* [TEXTE RETENU]
À un peu plus d’un an de la présidentielle ivoirienne de 2020, le chef de l’État Alassane Ouattara entretient le mystère sur ses intentions.
« Le président ne veut pas qu’on parle de lui. » En chœur, ses plus proches font passer l’étrange message. « Il n’en voit pas l’intérêt », explique l’un. « Ce n’est pas le moment », assure l’autre. « Et pour dire quoi ? » tente de dissuader un troisième. « Non, vraiment, Alassane ne souhaite pas que l’on écrive sur lui. »
L’homme le plus puissant de Côte d’Ivoire est pourtant rompu aux premiers rôles et aux pleines lumières. Et il ne peut ignorer que son vœu est destiné à rester pieux. Cela semble être la marque d’Alassane Ouattara. Alors que la scène politique ne cesse de se tendre, il se veut discret. Quand beaucoup rêvent d’en découdre, il demeure en retrait.

(Liste des données)
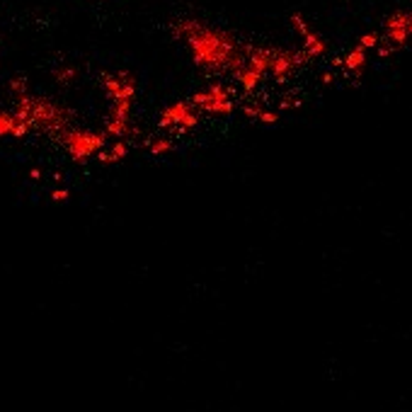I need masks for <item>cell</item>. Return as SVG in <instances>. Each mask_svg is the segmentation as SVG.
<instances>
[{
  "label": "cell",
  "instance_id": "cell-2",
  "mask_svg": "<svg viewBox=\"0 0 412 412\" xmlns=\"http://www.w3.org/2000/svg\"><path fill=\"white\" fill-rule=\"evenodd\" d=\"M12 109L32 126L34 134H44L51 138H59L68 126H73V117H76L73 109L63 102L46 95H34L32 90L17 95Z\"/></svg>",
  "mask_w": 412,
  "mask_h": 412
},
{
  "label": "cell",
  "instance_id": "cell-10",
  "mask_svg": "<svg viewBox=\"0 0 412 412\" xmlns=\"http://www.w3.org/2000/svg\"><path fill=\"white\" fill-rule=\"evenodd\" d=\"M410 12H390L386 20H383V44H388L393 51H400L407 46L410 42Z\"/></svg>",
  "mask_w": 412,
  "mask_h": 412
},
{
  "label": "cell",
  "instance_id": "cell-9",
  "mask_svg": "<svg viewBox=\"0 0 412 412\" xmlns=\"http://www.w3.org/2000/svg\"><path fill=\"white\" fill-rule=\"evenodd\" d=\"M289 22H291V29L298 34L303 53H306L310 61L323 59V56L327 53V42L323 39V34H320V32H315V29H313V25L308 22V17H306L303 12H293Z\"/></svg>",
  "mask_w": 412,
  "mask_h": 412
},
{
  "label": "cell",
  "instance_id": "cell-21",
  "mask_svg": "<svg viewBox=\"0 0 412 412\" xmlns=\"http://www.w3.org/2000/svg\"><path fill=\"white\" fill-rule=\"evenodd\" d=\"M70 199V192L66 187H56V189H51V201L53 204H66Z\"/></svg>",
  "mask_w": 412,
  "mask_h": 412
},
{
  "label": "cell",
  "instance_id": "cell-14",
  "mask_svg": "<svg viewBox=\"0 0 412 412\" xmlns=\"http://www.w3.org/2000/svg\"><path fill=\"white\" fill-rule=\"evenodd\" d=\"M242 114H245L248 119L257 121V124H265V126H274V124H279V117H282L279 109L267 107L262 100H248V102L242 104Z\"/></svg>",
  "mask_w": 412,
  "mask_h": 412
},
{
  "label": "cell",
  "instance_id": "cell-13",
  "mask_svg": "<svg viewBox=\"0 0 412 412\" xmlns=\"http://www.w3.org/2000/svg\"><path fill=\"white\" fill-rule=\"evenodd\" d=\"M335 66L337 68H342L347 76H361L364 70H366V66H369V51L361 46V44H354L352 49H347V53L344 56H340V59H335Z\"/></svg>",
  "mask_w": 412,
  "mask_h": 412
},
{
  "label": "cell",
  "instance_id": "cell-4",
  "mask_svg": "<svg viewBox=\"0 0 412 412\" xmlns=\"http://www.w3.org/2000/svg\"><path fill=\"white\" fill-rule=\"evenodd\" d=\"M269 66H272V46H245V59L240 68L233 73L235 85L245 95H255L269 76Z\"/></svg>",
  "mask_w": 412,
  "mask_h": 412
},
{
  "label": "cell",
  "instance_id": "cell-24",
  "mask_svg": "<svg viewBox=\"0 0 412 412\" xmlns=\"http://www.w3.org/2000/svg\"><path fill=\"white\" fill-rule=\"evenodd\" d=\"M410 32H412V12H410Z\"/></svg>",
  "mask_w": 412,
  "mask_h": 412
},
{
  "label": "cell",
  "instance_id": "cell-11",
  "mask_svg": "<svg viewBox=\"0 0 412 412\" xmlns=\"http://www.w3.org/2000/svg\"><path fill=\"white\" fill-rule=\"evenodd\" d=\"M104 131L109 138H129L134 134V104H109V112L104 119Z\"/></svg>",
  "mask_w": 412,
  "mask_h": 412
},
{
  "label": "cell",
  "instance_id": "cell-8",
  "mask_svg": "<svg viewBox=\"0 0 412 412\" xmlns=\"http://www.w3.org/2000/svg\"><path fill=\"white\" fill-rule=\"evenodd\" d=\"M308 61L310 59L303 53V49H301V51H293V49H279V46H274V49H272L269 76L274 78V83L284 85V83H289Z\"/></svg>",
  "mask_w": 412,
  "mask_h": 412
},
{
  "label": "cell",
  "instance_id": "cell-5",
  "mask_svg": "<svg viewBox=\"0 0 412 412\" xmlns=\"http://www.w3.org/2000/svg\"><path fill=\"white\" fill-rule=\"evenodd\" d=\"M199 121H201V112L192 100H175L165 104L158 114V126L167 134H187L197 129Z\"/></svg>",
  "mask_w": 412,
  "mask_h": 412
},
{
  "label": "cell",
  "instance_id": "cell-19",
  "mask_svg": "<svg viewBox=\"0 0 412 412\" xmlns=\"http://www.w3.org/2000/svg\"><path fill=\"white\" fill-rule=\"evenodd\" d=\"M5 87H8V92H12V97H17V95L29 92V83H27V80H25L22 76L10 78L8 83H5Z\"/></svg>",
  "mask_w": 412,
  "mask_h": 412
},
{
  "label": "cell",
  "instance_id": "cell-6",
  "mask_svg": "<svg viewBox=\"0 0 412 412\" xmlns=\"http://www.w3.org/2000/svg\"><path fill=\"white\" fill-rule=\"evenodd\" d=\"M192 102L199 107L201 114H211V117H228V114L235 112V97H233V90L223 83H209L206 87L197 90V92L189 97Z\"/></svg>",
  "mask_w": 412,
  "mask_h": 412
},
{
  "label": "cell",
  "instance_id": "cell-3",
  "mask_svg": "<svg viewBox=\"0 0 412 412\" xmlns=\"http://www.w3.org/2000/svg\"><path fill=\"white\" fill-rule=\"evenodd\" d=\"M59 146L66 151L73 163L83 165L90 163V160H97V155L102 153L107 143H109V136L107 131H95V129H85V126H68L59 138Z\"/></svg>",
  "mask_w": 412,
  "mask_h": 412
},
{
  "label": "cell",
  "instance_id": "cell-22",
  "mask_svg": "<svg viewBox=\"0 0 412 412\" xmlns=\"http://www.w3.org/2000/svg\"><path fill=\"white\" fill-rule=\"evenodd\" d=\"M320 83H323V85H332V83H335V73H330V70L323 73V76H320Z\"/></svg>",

* [TRAVAIL DEMANDÉ]
Recopiez intégralement, mot pour mot, le texte sur Alassane Ouattara.

* [RÉSULTAT OBTENU]
À un peu plus d’un an de la présidentielle ivoirienne de 2020, le chef de l’État Alassane Ouattara entretient le mystère sur ses intentions.
« Le président ne veut pas qu’on parle de lui. » En chœur, ses plus proches font passer l’étrange message. « Il n’en voit pas l’intérêt », explique l’un. « Ce n’est pas le moment », assure l’autre. « Et pour dire quoi ? » tente de dissuader un troisième. « Non, vraiment, Alassane ne souhaite pas que l’on écrive sur lui. »
L’homme le plus puissant de Côte d’Ivoire est pourtant rompu aux premiers rôles et aux pleines lumières. Et il ne peut ignorer que son vœu est destiné à rester pieux. Cela semble être la marque d’Alassane Ouattara. Alors que la scène politique ne cesse de se tendre, il se veut discret. Quand beaucoup rêvent d’en découdre, il demeure en retrait.